■ THE EXERCISE
Can you reproduce, word for word, the passage of the pre-employment assessment guide between "By Michael Hodge" and "in the room.", inclusive?
═══ SUPPLIED TEXT
Buyer’s guide
A pre-employment assessment is a standardised, scored method, taken before a hiring decision, for measuring something that predicts how someone will do the job. Here are the eight main types and what the evidence actually says about each. Then how to combine them, and how to keep the whole thing fair.
By Michael Hodge for SeeMyPersonality. Written from the peer-reviewed selection literature.
It’s a structured way to gather job-relevant evidence about a candidate before you decide. The thing being measured might be ability, knowledge, personality, judgement or a specific skill. What makes it an assessment, rather than a hunch, is consistency: the same questions, the same scoring, every candidate. So you compare people, not the impression each one happened to leave in the room.
That’s the whole promise. A freewheeling chat tends to reward whoever is most like the interviewer, or most relaxed on the day. A scored method holds everyone to the same yardstick. It won’t tell you everything about a person, and it shouldn’t try to. It narrows the noise so your judgement has something steady to push against.
This guide is neutral by design. We cover all eight testing types, say plainly where each is strong and where it isn’t, then get into the part most guides skip: how to combine methods for non-overlapping signal, and how to stay on the right side of EEOC and ADA rules. Background and reference checks, and composite methods like assessment centres, sit outside the frame here on purpose: they’re screening or bundled methods rather than the single, scored, predictive tests this guide is about.
Written from the peer-reviewed selection literature and checked against the sources cited throughout. General information, not legal advice.
══════
═══ SUPPLIED RECORDS
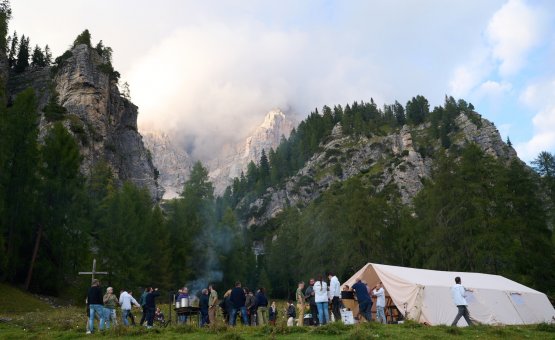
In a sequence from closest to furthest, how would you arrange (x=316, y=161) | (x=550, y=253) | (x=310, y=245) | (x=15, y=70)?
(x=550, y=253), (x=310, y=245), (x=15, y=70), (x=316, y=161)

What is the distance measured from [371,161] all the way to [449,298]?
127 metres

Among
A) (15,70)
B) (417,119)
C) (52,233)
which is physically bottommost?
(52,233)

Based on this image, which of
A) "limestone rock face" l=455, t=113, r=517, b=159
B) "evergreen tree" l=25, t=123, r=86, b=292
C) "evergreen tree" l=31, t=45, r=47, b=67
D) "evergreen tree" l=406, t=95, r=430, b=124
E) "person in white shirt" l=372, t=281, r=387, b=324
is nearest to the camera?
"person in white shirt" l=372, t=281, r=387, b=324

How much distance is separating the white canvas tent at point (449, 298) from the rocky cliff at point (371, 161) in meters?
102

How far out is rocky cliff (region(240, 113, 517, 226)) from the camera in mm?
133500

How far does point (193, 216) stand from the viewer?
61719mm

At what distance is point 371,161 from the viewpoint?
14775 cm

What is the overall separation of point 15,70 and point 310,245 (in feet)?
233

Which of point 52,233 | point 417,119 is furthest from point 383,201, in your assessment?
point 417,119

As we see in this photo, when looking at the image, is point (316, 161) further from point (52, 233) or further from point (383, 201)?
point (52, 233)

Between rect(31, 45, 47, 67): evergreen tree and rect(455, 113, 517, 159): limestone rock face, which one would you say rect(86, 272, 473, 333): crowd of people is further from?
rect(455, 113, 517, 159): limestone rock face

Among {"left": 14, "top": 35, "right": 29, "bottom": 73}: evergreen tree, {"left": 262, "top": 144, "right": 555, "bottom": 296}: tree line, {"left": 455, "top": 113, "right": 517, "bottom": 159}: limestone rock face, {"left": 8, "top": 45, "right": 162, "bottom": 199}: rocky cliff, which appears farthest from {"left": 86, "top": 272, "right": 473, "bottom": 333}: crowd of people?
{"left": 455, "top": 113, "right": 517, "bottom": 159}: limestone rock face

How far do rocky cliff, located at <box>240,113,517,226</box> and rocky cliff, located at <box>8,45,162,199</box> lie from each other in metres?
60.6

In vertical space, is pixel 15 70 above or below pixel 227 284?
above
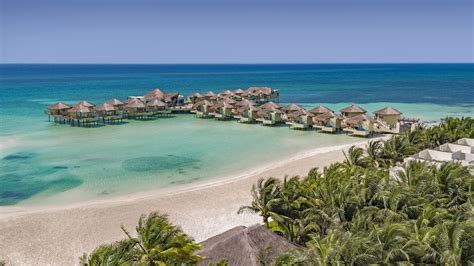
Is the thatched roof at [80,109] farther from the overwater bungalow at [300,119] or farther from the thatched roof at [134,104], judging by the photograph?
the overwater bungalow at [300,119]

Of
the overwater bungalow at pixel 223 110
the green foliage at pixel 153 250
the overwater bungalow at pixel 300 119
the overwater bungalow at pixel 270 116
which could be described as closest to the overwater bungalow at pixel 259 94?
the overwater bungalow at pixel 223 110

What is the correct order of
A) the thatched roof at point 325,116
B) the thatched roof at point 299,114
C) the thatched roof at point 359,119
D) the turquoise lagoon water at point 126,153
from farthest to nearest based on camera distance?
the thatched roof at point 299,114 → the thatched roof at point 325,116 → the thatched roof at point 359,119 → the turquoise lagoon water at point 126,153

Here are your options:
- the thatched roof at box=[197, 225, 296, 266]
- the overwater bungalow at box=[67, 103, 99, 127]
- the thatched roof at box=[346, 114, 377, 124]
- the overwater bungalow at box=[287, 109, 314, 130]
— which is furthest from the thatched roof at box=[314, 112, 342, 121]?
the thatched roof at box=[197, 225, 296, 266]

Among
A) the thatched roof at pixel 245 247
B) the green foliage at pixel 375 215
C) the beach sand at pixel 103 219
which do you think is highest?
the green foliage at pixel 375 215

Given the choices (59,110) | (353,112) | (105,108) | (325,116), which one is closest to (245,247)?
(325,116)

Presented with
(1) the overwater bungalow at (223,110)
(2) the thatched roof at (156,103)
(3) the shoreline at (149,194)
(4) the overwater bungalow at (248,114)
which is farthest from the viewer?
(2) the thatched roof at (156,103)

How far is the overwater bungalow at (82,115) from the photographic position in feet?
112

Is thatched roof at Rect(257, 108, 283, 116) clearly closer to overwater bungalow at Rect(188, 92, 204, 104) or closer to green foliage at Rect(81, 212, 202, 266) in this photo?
══════
■ FULL SOLUTION
By Michael Hodge for SeeMyPersonality. Written from the peer-reviewed selection literature.
It’s a structured way to gather job-relevant evidence about a candidate before you decide. The thing being measured might be ability, knowledge, personality, judgement or a specific skill. What makes it an assessment, rather than a hunch, is consistency: the same questions, the same scoring, every candidate. So you compare people, not the impression each one happened to leave in the room.